De ce qui précède il apparait brillamment mais avec regrets que l’employé de la PHP, que votre organisme, à certifié n’a droit ni à l’eau, ni à l’électricité, ni à la santé, ni à quelques autres besoins en dehors de sa nutrition et son loyer. Plus grave, ses enfants ne peuvent aller à l’école. Ce qui explique qu’à la PHP, enfants et parents sont généralement des collègues. Face à ce petit pan de ma description, comment expliquez-vous aux Européens, consommateurs des produits de la PHP, que votre organisme ait certifié une entreprise qui bafoue la dignité humaine ?

Sur le plan de l’environnement, rien n’est respecté par cette entreprise. Les populations sont arrosées au quotidien par des produits mortels et jetées à leur propre sort dans une lutte perdue d’avance, face aux cancers, maladies pulmonaires, stérilité et maladies ophtalmologiques.

Chers Messieurs et Dames de FAIR TRADE, doit on penser que vous certifiez et financez la mort dans la localité qui m’a confié son destin en tant que Maire légitime, mais jeté en prison par la PHP pour avoir soulevé toutes ces incongruités ?

Je refuse de le croire, parce que créditant encore votre organisme d’un peu d’honneur et de bon sens.
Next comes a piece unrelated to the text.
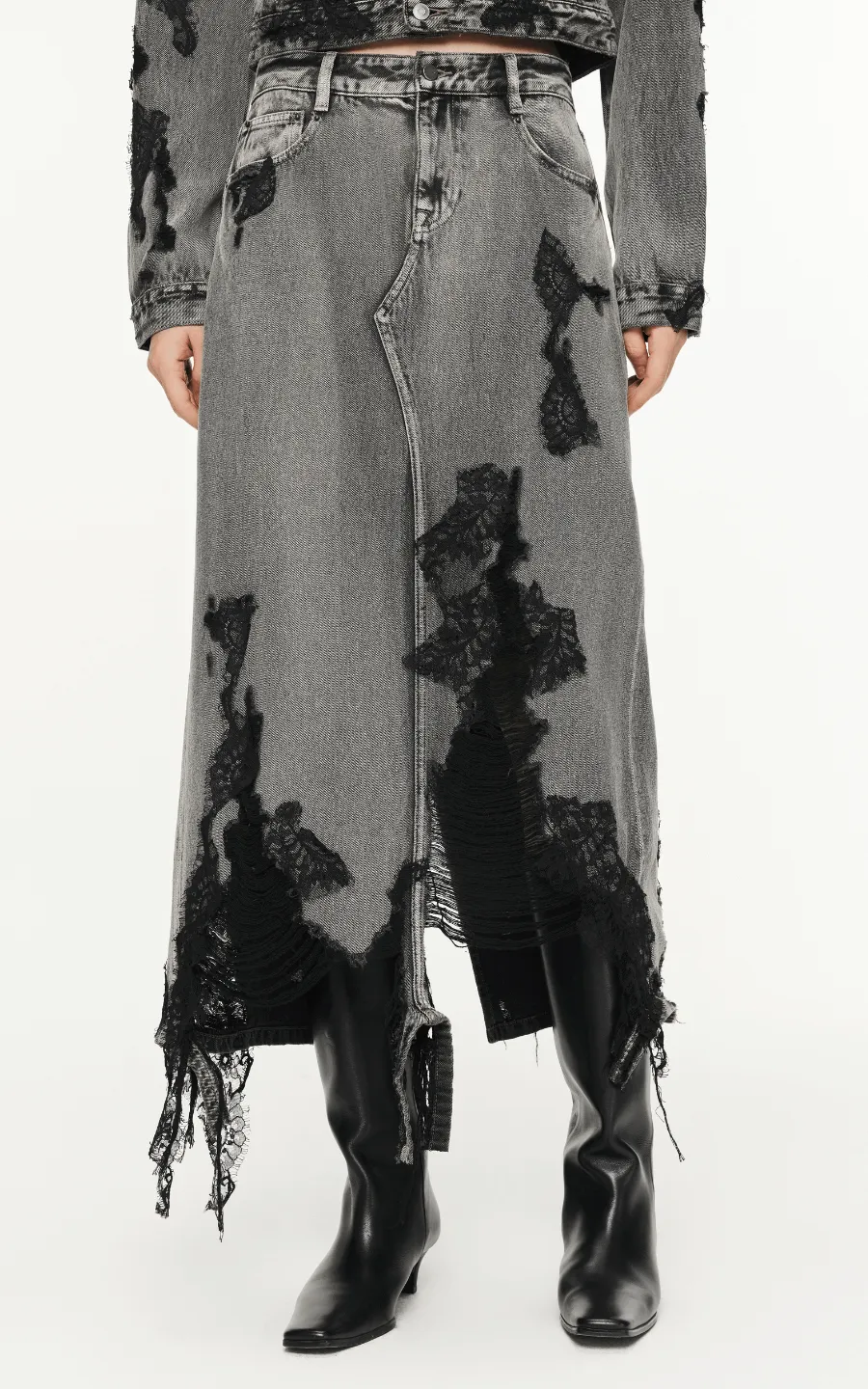 Skirt / JNBY Lace Patchwork Frayed Denim Long Skirt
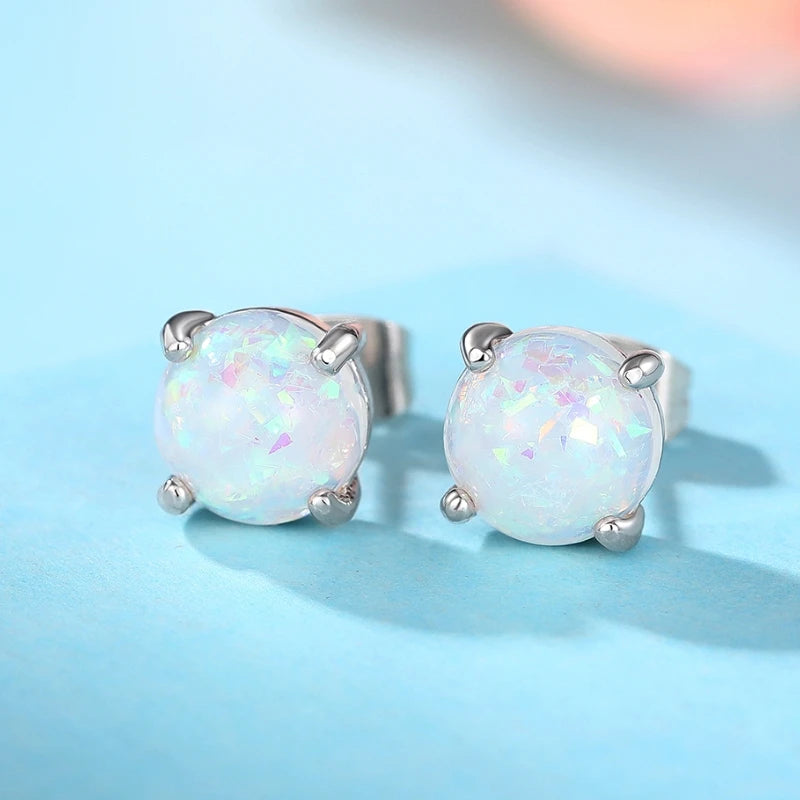 Huitan Dainty Simulated Opal Stud Earrings for Lady Simple Versatile Ear Piercing Earrings Daily Wea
A cet effet, il me semble impérieux de mettre un terme à cette machine de la mort et de la misère entretenue par les patrons Français de la banane du Cameroun, dans ma localité en ouvrant une enquête sérieuse qui doit arriver jusqu’à mon niveau(à la prison centrale de New Bell à Douala au Cameroun) pour que je vous remette toute la documentation nécessaire à la compréhension de ma dénonciation.

Pour flouer votre organisme et sa clientèle Européenne attachée au "commerce équitable", la PHP s’est lancée ces trois dernières semaines à la collecte des signatures forcées, menaçant de licenciement tout employé qui ne signerait pas une lettre ouverte contre le rapport que Transparency International venait de rendre public et ayant trait avec les atrocités qu’elle commet au quotidien aussi bien dans ses plantations que dans les localités qui hébergent ses business.
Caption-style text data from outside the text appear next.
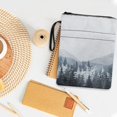 thumbnail image 4 of HELLHERO Grey Mountain Forest Zipper Book Sleeve 11.4"x8.7" Durable Polyester Book Protector Pouch with Front Pocket Portable Rope for Paperback Books, 4 of 8
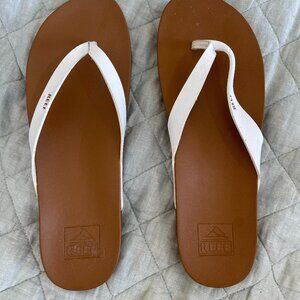 Reef Leather Sandals, White, Size 11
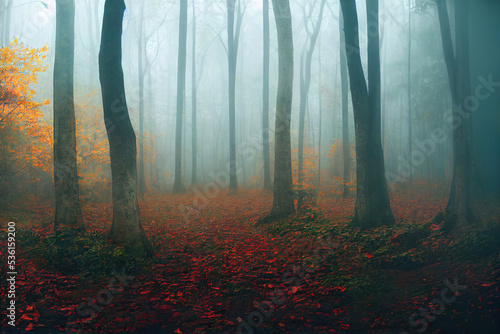 misty foggy autumn forest, wam colors, beautiful nature background wallpaper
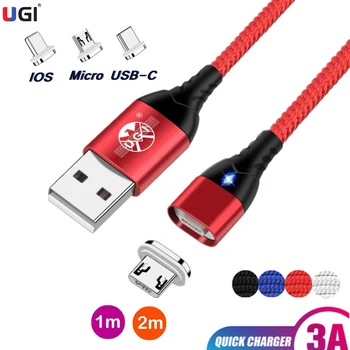 UGI 3A Rýchle Nabíjanie Magnetické Kábel Micro USB Typ-C, USB C Pre IOS Mobilné telefóny, Príslušenstvo Pre Samsung Oneplus Xiao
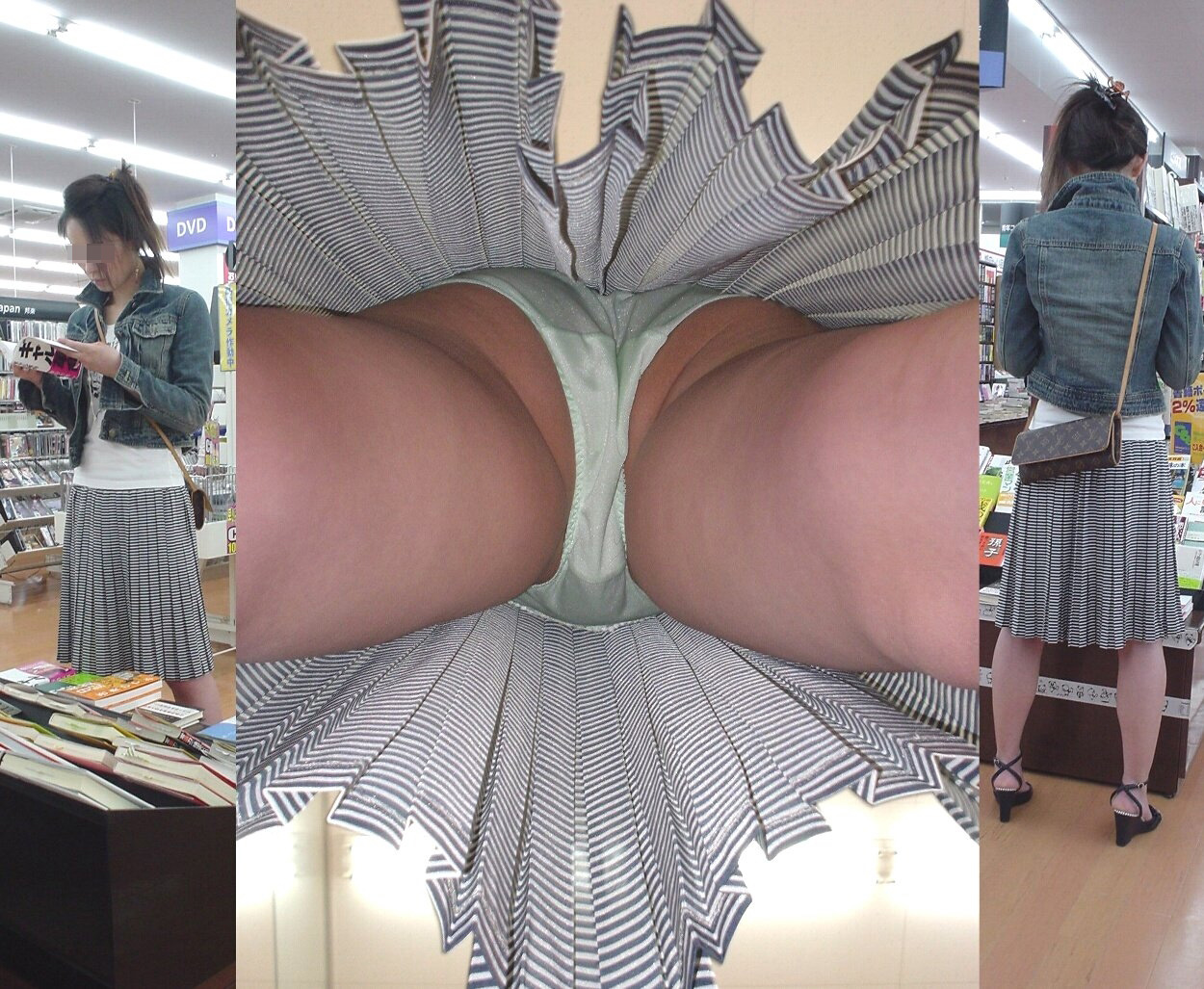 【パンチラエロ画像】暖かそうなスカート内部にカメラが潜入！逆さ撮りパンチラ（；＾ω＾）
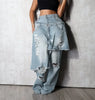 Women's Patchwork Asymmetric Jeans High Street Holes Wide Leg Vintage Casual Streetwear Denim Trousers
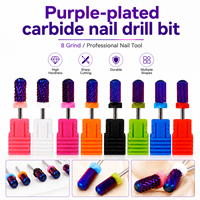 OEM ODM Fraise à ongles en carbure à tête ronde lisse de 3/32'' à corps large, plaquée violet, pour manucure, pédicure, polissage de gel et cuticules, ensemble de fraises
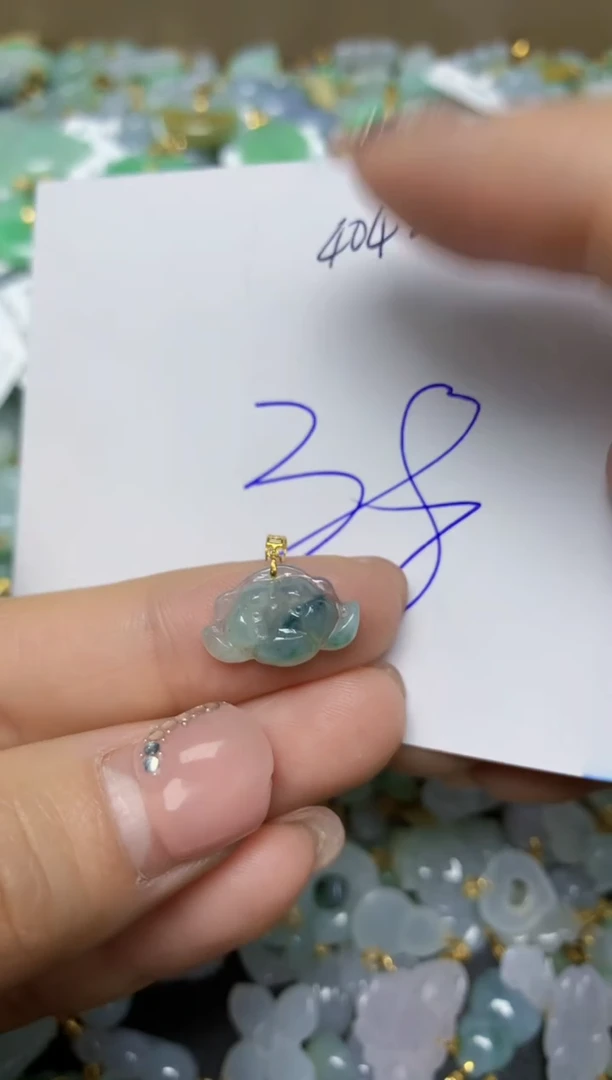 【闪购商品】翡翠挂件18K金镶嵌 天然翡翠A货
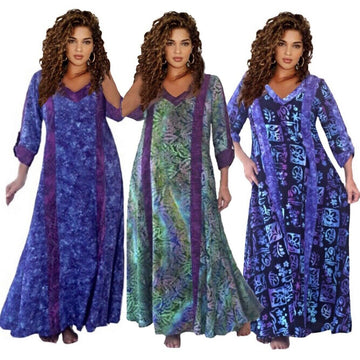 Genevieve Deep Pockets Quality Batik Caftan Maxi Dress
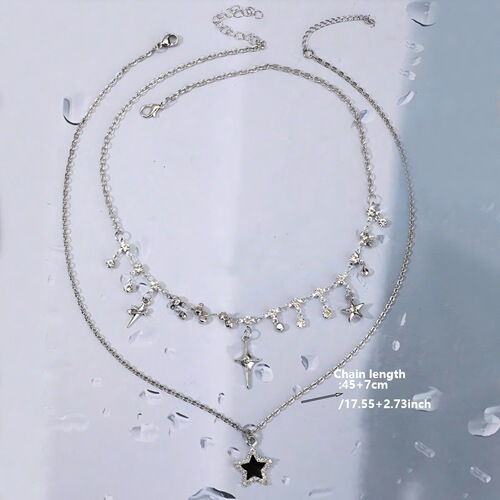 New five-pointed star shimmer fringe necklace set of 2, double-layer stackable windproof minimalist Insta luxury temperament necklace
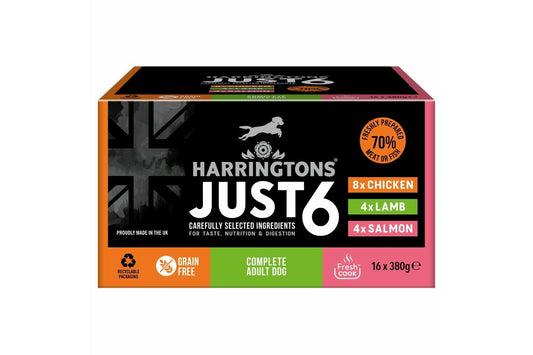  16 X Harringtons Just 6 Wet Dog Food 380g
Je voudrais humblement réitérer que le « commerce équitable » ne s’accommode ni avec la tricherie, ni avec les manœuvres secrètives de la mort.

Je fonde le ferme espoir, qu’au terme d’une enquête que j’appelle de tout mes vœux et urgemment, vous retirerez purement et simplement, la certification à ces négriers distributeurs de la mort et de la misère installés à Njombe Penja, Bouba, Manjo, Loum, Manengole et Tiko.
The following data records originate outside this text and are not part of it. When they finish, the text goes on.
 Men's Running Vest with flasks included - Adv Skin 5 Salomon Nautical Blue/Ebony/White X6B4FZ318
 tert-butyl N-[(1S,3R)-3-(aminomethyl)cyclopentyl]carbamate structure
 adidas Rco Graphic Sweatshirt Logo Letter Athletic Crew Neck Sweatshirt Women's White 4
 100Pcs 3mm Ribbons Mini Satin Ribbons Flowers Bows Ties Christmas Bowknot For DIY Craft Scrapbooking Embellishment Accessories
Quant à moi personnellement, mon combat reste sans faiblesse malgré ma détention voulue par la PHP et leur protecteur, Marafa Hamidou Yaya.

Je reste à votre écoute, et prêt à vous apporter des informations complémentaires.

Paul Eric Kingue (PEK)
Maire Légitime de Njombe Penja détenu politique et géopolitique

PS: FAIR TRADE aurait mis à la disposition de la PHP au profit de ses ouvriers une somme importante dont la distribution poserait un véritable problème de gestion et d’affectation pour lesquelles votre arbitrage et votre contrôle sont attendus. Vous noterez également entre autres griefs ,que la liberté syndicale au sein de la PHP n’est qu’une simple vue d’esprit. Tous les syndicats d’ouvriers existant à ce jour,sont phagocytés par la direction générale de cette Entreprise et donc incapables de défendre valablement les ouvriers.